In the yoke core groups of A, +1 to AN with small plate widths, steel plates IN and 2N are not divided near the upper and lower ends of the central main leg 500, that is, they are constructed by laminating continuously integral steel plates IN and 2N, respectively.

Next, the effects of the present invention will be explained. The steel plate is made by dividing the yoke iron core group, which has a large plate width and heavy weight per piece, into two parts, and integrates only the yoke iron core group, which has a small plate width and therefore weighs less per sheet. , the lamination work of large core yokes becomes easy, and even in large cores, it is possible to adopt the joining shape shown in Fig. fjS4, which has less iron loss. Therefore, it becomes possible to reduce the iron loss of the large core compared to the conventional method. In addition, the magnetic flux density within the core cross section, which is formed to have a nearly circular cross section as shown in Figure 5, is not uniform between A1 and AN, and the magnetic flux density tends to be lower in the outer core group (the AN side in the figure).

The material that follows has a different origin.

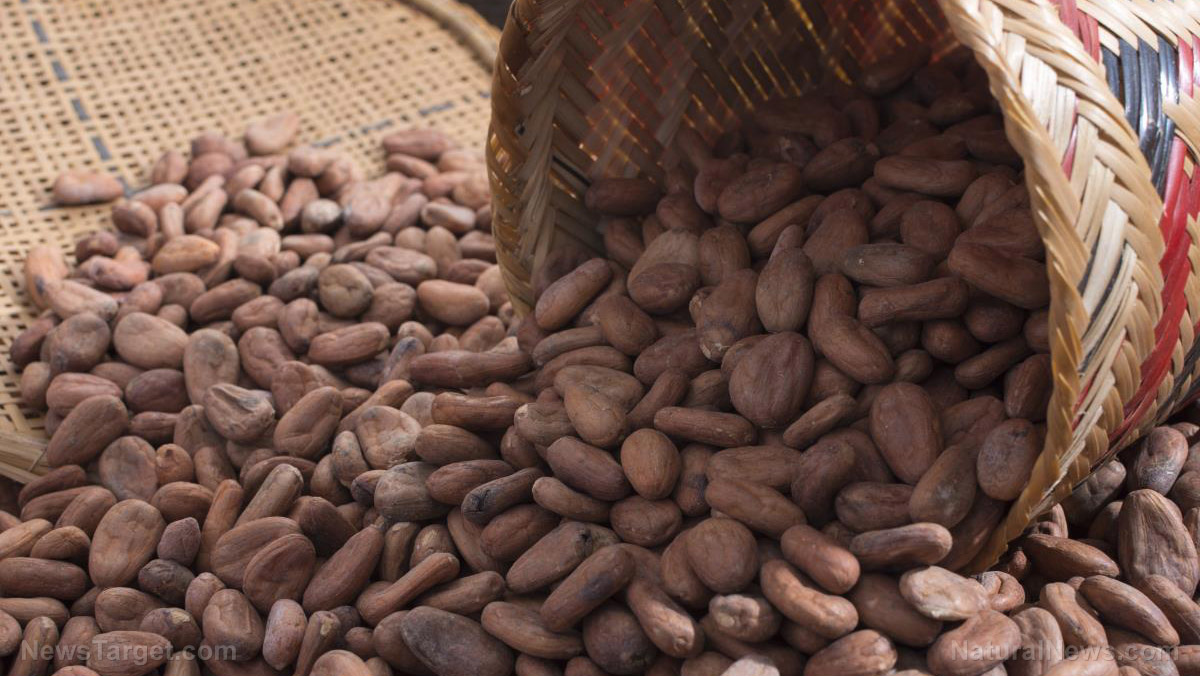 Image: The best way to boost the health benefits of cocoa beans lies in how you roast them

However, in the iron core of the present invention, the yoke of the 11th iron in the outer core group with a smaller plate width is formed of a single steel plate, so there is no gap, so the magnetic flux flows easily and the inside of the core cross section is The effect of making the magnetic flux uniform can also be expected.

Note that the present invention has been described with respect to the case where one or more steel plates are laminated with slight shifts as shown in FIG.
It is also possible to form a so-called step lap joint in which the joint portions are shifted in a stepped manner. In addition, although the embodiment shown in FIG. 1 has been explained using the conventional combination of FIGS. 3 and 4, it may also be configured by a combination of FIGS. 2 and 4.
It goes without saying that the present invention can also be applied to cases where the cross section of the yoke is not circular but non-circular.

[Effect of invention]

As explained above, according to the present invention, it is possible to provide a stationary induction electric core that can reduce iron loss in a large-sized core, significantly shorten the core manufacturing man-hours, and make the magnetic flux density uniform in the cross section. I can do it.

[Brief explanation of the drawing]

FIG. 1 is a plan view showing the laminated shape of the stationary induction iron core of the present invention. tJ52 to 4 are plan views showing the laminated shape of a conventional stationary induction electric core, and FIG. 5 is a cross-sectional view of the main leg and m-iron shown in FIGS. 1 to 4. 13, 21... Upper and lower yokes. 300, 400...outer main landing gear, 500...center main landing gear, 13a, 13b, 21a, 21b...divided steel plate IN with a large plate width, 2N...integral steel plate with a small plate width, 31, 41.51... Steel plate with large plate width, 3N, 4N, 5N... Steel plate with small plate width.

Claims (1)

[Claims] A stationary induction system that is equipped with a plurality of main legs and a yoke magnetically coupled to both ends of each main leg, and the yokes are formed by laminating multiple layers of steel plates with different widths. In electrical iron cores, among the steel plates forming the yoke, the group of yoke steel plates in the wide part is divided near both ends of the inner main leg, and the group of yoke steel plates in the narrower part of the plate is formed by dividing the steel plate group in the part of the inner main leg. A stationary induction electric iron core characterized in that it is formed of a continuous steel plate in at least one place near both ends of the legs.